- **本文**
+--

さて、公演翌日の6日朝にアルゲリッチは平和記念式典に参列、7日にあるワークショップに顔を出した。アルゲリッチの次女で共に来広していたホロコーストの研究者、アニー・デュトワ・アルゲリッチさんがアウシュヴィッツに行ったことのある若者たちと討論するというものだった。舞台にはあのピアノも置かれ、萩原麻未がショパンの曲などを演奏した。ワークショップが終了すると、アルゲリッチは真っ直ぐに舞台に歩み寄り、ピアノの状態をひとしきり確認した後、すぐに弾き始めた。明子さんのピアノとアルゲリッチが出会った瞬間だった。アルゲリッチが感銘を受けたことは、「このピアノはショパンのwater memoryをもっているようね」という感想に表れている。明子さんがショパンを好んで弾いていたことをこのピアノはよく覚えている、明子さんのピアノに接したアルゲリッチはそう感じたのだった。

+--

- **提供データ**
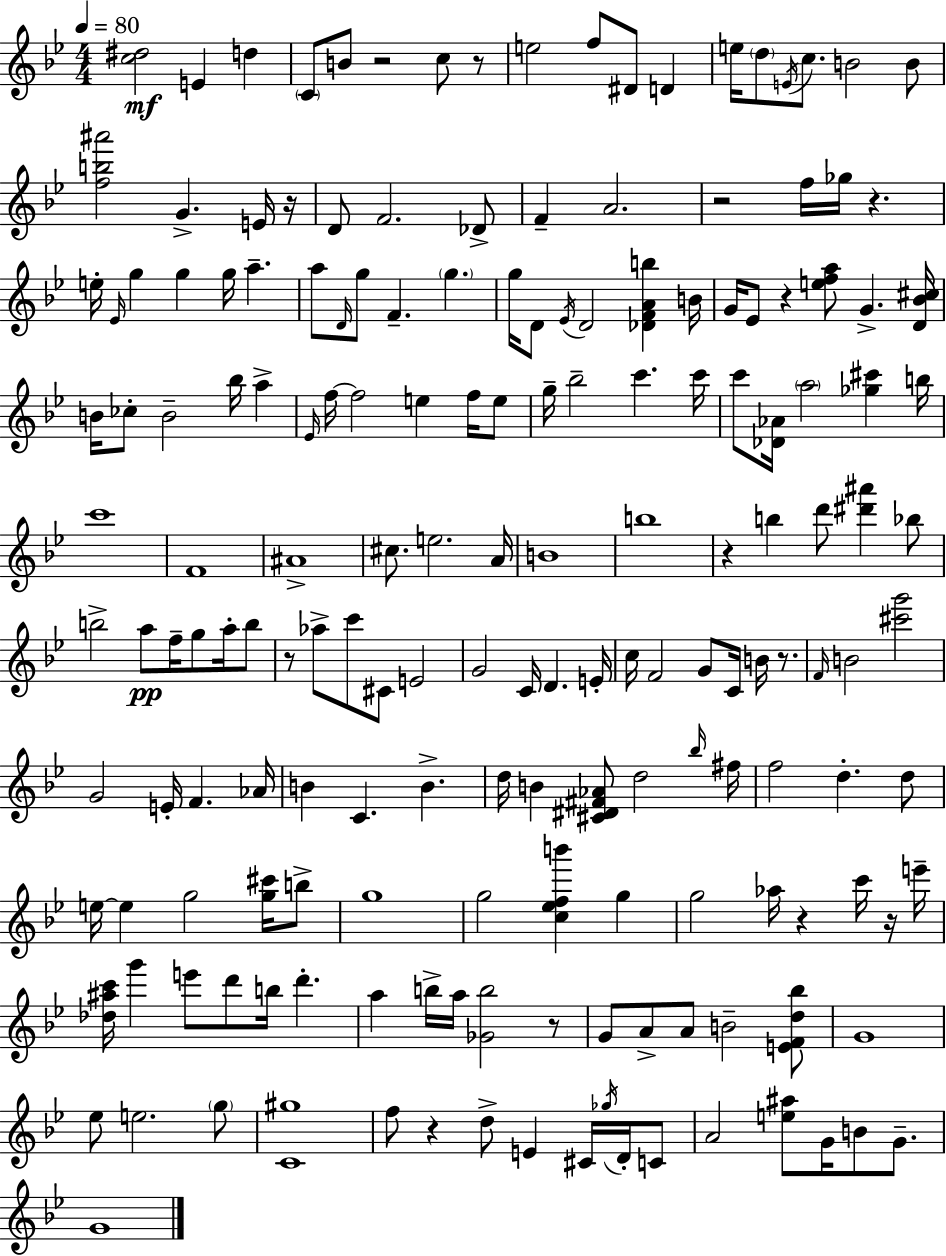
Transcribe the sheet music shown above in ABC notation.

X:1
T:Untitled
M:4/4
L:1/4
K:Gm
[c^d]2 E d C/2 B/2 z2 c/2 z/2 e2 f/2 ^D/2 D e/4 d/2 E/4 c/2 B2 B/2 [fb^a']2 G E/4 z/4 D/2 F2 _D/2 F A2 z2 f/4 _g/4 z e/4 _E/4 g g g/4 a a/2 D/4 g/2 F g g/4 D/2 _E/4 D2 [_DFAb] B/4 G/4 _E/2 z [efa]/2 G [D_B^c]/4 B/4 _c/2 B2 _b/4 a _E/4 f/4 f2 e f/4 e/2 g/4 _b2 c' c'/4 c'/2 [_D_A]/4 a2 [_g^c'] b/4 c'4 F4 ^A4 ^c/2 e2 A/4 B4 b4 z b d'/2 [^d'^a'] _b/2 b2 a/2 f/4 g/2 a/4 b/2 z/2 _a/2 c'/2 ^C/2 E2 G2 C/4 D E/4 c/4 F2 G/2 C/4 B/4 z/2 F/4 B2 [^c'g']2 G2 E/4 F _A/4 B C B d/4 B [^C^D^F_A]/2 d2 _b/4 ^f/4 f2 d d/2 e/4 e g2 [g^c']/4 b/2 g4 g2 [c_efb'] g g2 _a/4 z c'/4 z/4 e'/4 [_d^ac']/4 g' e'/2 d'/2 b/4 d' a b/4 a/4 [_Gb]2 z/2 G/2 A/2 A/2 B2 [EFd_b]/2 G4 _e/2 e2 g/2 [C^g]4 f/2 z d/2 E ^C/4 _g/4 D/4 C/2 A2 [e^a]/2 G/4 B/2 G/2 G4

+--

- **やること**
本文のうち、「さて、公演翌日の6日朝にアル」を含むところから書き始めて、「リッチはそう感じたのだった。」まで来たら止めてください。その部分を一字も変えずに書き出してください。 上のデータは使わなくてかまいません。

- **回答全文**
さて、公演翌日の6日朝にアルゲリッチは平和記念式典に参列、7日にあるワークショップに顔を出した。アルゲリッチの次女で共に来広していたホロコーストの研究者、アニー・デュトワ・アルゲリッチさんがアウシュヴィッツに行ったことのある若者たちと討論するというものだった。舞台にはあのピアノも置かれ、萩原麻未がショパンの曲などを演奏した。ワークショップが終了すると、アルゲリッチは真っ直ぐに舞台に歩み寄り、ピアノの状態をひとしきり確認した後、すぐに弾き始めた。明子さんのピアノとアルゲリッチが出会った瞬間だった。アルゲリッチが感銘を受けたことは、「このピアノはショパンのwater memoryをもっているようね」という感想に表れている。明子さんがショパンを好んで弾いていたことをこのピアノはよく覚えている、明子さんのピアノに接したアルゲリッチはそう感じたのだった。